In excavating the rampant injustices which have been present in American society since the nation’s inception, Dunbar indicts revisionist versions of history that portray the Founding Fathers as warriors for justice and liberty. In fact, Dunbar argues, America was built on the backs of those who were not free in order to cater to those who were free; in other words, America is and always has been fundamentally unequal. In telling Ona’s story of enslavement, oppression, and escape, Dunbar suggests that the slaves who worked hard to support the lives of men and women like George and Martha Washington played a fundamental and profound role in the creation of America. Yet, tragically, these individuals were never given credit, glory, or even fair and equal treatment in the society they helped to create.
The Creation of America ThemeTracker
The Creation of America Quotes in Never Caught
The president and his wife were well aware that the practice of slavery was under attack in most of the Northern states. They also knew that though New York's residents still clung to bound labor, public sentiment regarding African slavery was changing. Unwilling to even think about abandoning the use of black slaves, the president and the first lady were careful in their selection of men and women who traveled with them from Mount Vernon. Their selections involved only those slaves who were seen as "loyal" and therefore less likely to attempt escape.

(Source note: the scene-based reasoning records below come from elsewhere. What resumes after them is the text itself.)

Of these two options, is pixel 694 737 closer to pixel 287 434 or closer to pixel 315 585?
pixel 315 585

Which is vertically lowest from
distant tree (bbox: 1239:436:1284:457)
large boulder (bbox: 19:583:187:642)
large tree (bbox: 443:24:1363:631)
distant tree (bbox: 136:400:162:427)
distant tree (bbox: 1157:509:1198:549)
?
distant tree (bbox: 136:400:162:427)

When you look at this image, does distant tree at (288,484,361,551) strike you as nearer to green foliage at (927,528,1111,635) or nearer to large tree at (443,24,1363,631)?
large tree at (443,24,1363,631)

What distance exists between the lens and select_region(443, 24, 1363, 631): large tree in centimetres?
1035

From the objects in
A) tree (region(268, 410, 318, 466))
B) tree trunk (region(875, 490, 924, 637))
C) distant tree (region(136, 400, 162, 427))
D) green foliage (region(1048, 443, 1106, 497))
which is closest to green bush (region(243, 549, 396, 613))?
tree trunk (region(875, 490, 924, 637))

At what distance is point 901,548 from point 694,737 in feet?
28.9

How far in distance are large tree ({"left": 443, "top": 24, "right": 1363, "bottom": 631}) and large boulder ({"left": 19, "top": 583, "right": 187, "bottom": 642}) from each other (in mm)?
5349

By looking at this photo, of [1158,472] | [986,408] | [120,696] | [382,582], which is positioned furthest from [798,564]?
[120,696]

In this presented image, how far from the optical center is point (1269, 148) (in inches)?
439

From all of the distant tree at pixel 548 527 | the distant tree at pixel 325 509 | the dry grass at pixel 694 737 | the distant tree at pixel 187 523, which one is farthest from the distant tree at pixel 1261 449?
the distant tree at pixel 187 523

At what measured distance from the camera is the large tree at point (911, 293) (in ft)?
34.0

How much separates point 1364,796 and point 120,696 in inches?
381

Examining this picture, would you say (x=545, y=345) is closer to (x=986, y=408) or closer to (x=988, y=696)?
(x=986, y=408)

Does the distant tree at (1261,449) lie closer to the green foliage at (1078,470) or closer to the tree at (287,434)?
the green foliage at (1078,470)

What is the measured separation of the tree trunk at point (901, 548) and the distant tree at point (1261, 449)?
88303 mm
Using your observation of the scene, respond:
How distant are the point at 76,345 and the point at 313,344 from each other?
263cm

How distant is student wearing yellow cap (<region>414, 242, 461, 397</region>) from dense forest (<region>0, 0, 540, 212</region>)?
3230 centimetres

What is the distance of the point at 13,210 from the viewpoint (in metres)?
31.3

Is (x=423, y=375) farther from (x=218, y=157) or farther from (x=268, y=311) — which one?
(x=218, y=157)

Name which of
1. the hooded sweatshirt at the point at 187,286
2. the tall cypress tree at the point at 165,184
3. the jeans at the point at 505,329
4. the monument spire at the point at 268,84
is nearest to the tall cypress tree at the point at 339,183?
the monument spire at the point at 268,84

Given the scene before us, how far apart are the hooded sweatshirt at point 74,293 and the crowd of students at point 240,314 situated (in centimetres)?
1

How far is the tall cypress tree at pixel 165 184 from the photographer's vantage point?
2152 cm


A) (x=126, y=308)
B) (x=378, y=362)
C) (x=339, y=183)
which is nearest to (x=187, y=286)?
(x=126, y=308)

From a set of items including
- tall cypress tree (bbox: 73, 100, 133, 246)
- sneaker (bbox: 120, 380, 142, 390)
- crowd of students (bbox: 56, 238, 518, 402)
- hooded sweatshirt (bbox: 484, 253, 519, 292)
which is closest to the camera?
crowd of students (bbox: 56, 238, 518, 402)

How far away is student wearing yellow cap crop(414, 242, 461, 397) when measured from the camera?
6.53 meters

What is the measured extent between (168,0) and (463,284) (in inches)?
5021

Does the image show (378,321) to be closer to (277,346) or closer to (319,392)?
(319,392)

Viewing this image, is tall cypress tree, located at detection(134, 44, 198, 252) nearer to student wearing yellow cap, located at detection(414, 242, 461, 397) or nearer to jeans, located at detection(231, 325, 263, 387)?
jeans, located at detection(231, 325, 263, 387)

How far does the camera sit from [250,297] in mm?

Coming from a family of talented seamstresses, Judge was responsible for Martha Washington's appearance. She selected her gowns, made small repairs on aging skirts, removing stains whether they be from food or the dirt from the unpaved streets, and then dressed her. What appeared to be the mundane task of wardrobe selection for the first lady was actually quite important. A wardrobe lay at the root of one's appearance, and the mistress and her slave girl fashioned an image for the new American aristocracy.
The Federal City would be splendid, and the hands of slaves would build it. The new federal government rented hundreds of slaves to clear the land, making way for paved streets and thoroughfares. These same slaves would bake the bricks and saw the lumber needed to erect buildings on what had been a desolate swamp. Black men and women's unpaid labor would lay the foundation for what would become the seat of America's power.
Imprudently believing that he could prevent his slaves from hearing about the laws, Washington insisted that the utmost discretion be used regarding their plan of slave rotation in and out of Philadelphia. More than a loss of labor was at stake. If Ona Judge and her enslaved companions uncovered the truth about their slave status in Philadelphia, they would possess knowledge that could set them free. Power would shift from the president to his human property, making them less likely to serve their master faithfully, and eventually, they might run away.
If Washington wanted his slave woman back, he would have to follow the law and consequently expose himself to the growing antislavery sentiment in New Hampshire and across New England.
Archibald published this first interview on May 27, 1845, in the Granite Freeman, an abolitionist newspaper. The article appeared on the forty-ninth anniversary of her escape—almost to the day. With her children deceased, the elderly Ona Staines no longer hid from the spotlight. Now in her early seventies, the fear of being returned to the Parke Custis heirs had finally been vanquished.